A Canadian Justice Department spokesperson previously said they couldn’t confirm or deny any potential extradition request “until made public by the courts,” while RCMP at the time would not comment specifically on Fenil Patel’s case.
Details revealed during smugglers’ trial
Patel’s name came up several times last year during the Minnesota trial of two men later convicted for their roles in the smuggling operation involving the Patel family.
Steve Shand and Harshkumar Patel (also not related to the Patel family) were found guilty by a jury in November 2024 of charges related to bringing unauthorized people into the U.S., transporting them and profiting from it.
A Homeland Security special agent testified that car rental records showed Fenil Patel rented a vehicle in Toronto on Jan. 17, 2022, and drove it to Winnipeg, dropping it off there the next day — the same day the Patel family was taken to the border.
Another witness, convicted human smuggler Rajinder Pal Singh, told the trial that Fenil Patel was a smuggling organizer on the Canadian side of the border. He testified that the Patel family called Fenil Patel for help the night they died, but none came.
Prosecutors argued Harshkumar Patel and Steve Shand were co-conspirators in a scheme to bring Indian migrants into Canada on student visas, for hefty sums of money, before dropping them at the border and telling them to walk across.
Shand was arrested near the border, around the same time the Patel family died, with other Indian nationals in the van he was driving. Harshkumar Patel, who is accused of co-ordinating the smuggling and hiring Shand, was later arrested in Chicago.
Harshkumar Patel was in May sentenced to just over 10 years in prison, while Shand was handed a sentence of six and a half years, to be followed by a period of supervised release.
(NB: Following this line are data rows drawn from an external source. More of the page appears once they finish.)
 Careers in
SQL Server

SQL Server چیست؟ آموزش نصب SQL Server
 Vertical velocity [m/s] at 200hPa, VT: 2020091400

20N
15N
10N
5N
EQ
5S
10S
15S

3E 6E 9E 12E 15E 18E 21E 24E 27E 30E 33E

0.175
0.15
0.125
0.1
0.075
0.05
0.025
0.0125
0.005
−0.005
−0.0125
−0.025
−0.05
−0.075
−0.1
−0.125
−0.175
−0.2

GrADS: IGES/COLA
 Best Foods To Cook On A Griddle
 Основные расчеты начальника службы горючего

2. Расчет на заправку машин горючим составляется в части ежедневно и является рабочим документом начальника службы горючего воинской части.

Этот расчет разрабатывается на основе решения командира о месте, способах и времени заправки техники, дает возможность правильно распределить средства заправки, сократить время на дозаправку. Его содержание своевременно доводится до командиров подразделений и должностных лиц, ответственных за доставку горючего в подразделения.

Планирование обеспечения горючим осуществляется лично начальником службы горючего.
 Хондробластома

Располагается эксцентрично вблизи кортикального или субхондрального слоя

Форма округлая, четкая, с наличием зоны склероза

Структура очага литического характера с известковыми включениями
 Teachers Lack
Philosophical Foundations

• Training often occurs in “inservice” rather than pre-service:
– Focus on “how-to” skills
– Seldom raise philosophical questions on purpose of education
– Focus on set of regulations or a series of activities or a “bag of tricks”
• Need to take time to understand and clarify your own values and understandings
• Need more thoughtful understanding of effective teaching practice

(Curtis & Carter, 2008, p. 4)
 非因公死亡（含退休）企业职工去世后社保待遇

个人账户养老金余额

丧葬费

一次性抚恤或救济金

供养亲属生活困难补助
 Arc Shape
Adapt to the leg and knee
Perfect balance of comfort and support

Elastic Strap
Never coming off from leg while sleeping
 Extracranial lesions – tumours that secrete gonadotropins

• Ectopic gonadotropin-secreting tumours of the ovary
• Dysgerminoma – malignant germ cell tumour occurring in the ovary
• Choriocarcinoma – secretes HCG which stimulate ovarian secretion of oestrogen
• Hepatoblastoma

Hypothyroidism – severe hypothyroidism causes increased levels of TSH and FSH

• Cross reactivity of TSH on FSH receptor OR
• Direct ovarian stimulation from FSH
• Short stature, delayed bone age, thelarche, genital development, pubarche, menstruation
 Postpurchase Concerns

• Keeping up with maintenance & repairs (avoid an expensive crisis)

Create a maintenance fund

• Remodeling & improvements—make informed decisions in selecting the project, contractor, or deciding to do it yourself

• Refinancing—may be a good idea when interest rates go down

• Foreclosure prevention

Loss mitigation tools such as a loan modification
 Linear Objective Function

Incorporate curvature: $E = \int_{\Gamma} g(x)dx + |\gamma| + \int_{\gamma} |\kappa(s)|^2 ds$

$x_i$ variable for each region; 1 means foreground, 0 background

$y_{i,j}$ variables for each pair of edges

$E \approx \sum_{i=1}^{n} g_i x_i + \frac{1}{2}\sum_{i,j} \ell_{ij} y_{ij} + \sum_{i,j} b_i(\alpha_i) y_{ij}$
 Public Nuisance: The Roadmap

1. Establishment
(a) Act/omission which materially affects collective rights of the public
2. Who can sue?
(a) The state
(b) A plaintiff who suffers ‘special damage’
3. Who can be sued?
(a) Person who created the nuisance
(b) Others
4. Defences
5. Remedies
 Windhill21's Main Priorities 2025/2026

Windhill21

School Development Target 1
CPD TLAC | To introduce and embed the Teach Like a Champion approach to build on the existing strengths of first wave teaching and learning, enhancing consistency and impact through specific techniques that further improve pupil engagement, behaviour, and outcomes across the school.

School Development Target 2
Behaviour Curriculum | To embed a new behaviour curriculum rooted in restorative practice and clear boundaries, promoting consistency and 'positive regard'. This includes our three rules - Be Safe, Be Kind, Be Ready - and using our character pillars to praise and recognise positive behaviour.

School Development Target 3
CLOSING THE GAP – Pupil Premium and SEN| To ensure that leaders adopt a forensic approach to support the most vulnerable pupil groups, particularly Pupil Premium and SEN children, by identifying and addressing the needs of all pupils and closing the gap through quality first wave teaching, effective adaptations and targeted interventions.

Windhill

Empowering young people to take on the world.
Both men later filed notices of appeals related to their convictions and sentences.
‘Logical’ to start with charges in U.S., lawyer says
Steven Tress, a Toronto lawyer who practises criminal and immigration law, said he thinks it makes sense that someone like Fenil Patel would be extradited to the U.S. to potentially face charges there first instead of on the Canadian side.
That’s in part because the smuggling ring that brought the Patel family to the border involved getting people into the U.S. — and because it’s where two other people, Shand and Harshkumar Patel, have already been convicted.
“So there would have had to have been some discussion between the two countries as to the best way to approach this,” Tress said, adding there’s a “really easy extradition treaty” between Canada and the U.S.
“If the United States weren’t interested in prosecuting him, he would almost definitely be charged here. But if he’s charged here and convicted and he has to serve his sentence here, then that will delay any prosecution into the United States.”
Tress also said that Fenil Patel potentially being charged in the U.S. “doesn’t preclude Canada from charging this person at some point in time in the future.”
“It’s just that it seems more logical to start with the United States,” he said.
An alleged human smuggler living in Brampton, Ont., has been arrested and is awaiting extradition to the U.S. Fenil Patel is wanted in India for allegedly helping transport an Indian family of four to the U.S.-Canada border in 2022, just before they froze to death.